I have had heartbreaking conversations with headteachers about pupils starting Reception still in nappies and unable to say their own name or hold a knife and fork. Many of these children are so far behind socially and academically that they never catch up, however hard their teachers try. These are the pupils who most need the state to step in with high quality early years education, to compensate for the lack of support they are getting at home. They will not benefit from the budget announcement.

Hunt also said that the staff-to-child ratio in nurseries would be relaxed—a misguided change that parents hate and providers are reluctant to introduce because they fear it would undermine the quality of the care they can offer. 

The best childcare systems in the world see early years provision as the vital first steps in education, rather than a babysitting service. They employ highly trained staff with the time to do their job properly, rather than simply seeking to drive down costs and get women back to work. In Estonia, they compare education to a tree and argue that the strength of the branches depends on the depth of the roots which are created at the very start of life. 
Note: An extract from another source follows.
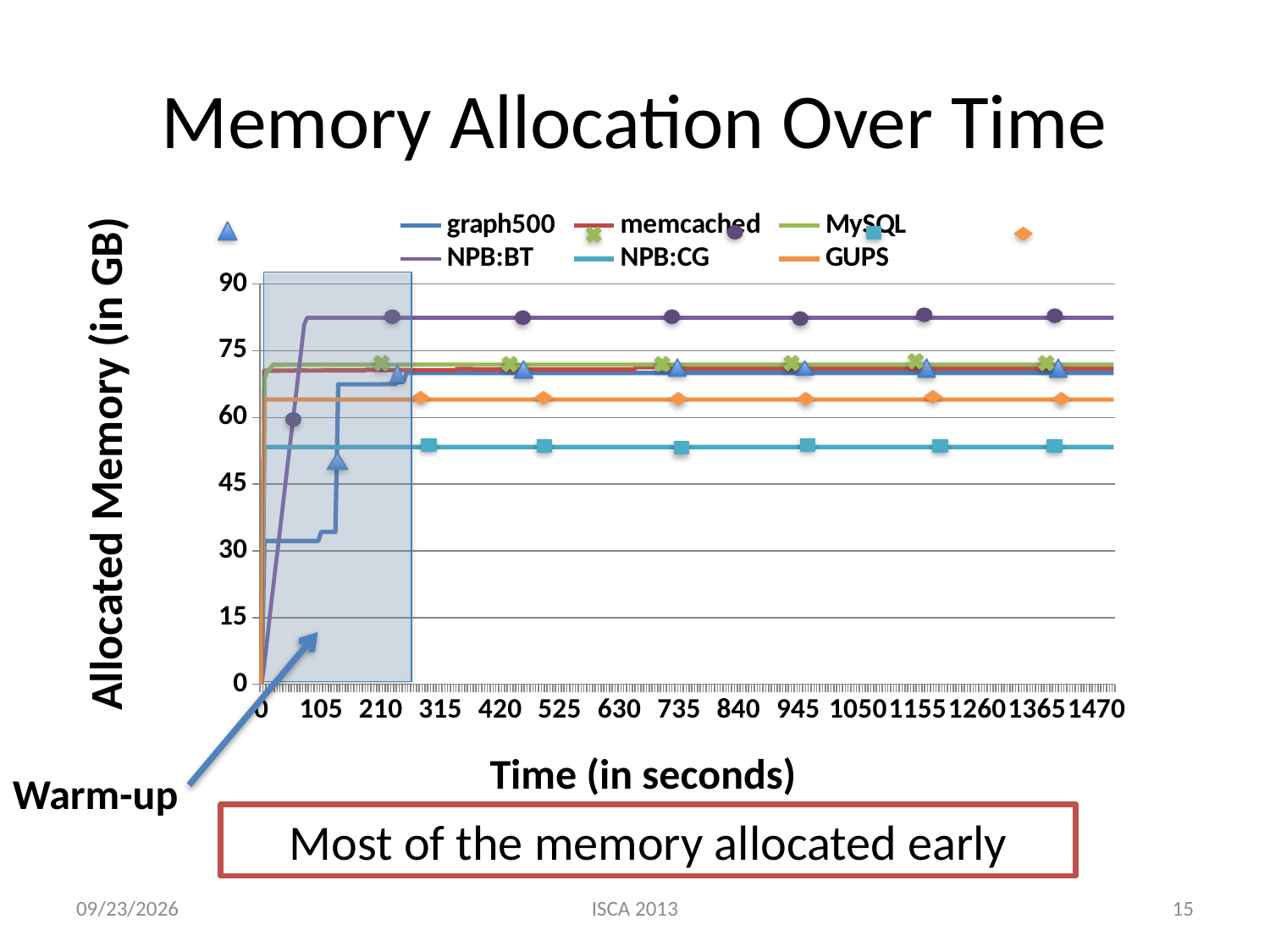
How many series does the legend list? 6 How does the allocated memory for graph500 change over time? rises in steps early, then stays flat Which series has a higher steady-state allocated memory, NPB:BT or GUPS? NPB:BT Which series has the lowest steady-state allocated memory? NPB:CG What is the title of the chart? Memory Allocation Over Time What kind of chart is shown on the slide? line chart What is the label of the y axis? Allocated Memory (in GB) Is the steady-state allocated memory for GUPS greater or less than 60 GB? greater Which series reaches the highest allocated memory? NPB:BT Is the steady-state allocated memory for NPB:BT greater or less than 75 GB? greater Is the steady-state allocated memory for NPB:CG greater or less than 60 GB? less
The evidence is compelling. What happens in the first thousand days of life is critical to outcomes later in life. One study in Jamaica showed that disadvantaged children who were exposed to high quality early intervention stimulation as babies and toddlers earned up to 25 per cent more 20 years later as adults. The American Nobel prize-winning economist James Heckman has calculated that there is a 13 per cent return on investment in the early years as a result of better education, health and social outcomes. This is one of the few policy reforms that can, if it is done properly, simultaneously boost economic growth and improve social mobility. 

The chancellor trotted out his four “Es” for economic policy in his budget speech. As an employment measure the childcare package may be a strong one, helping parents afford to return to work. But in terms of early years education, it is deeply flawed.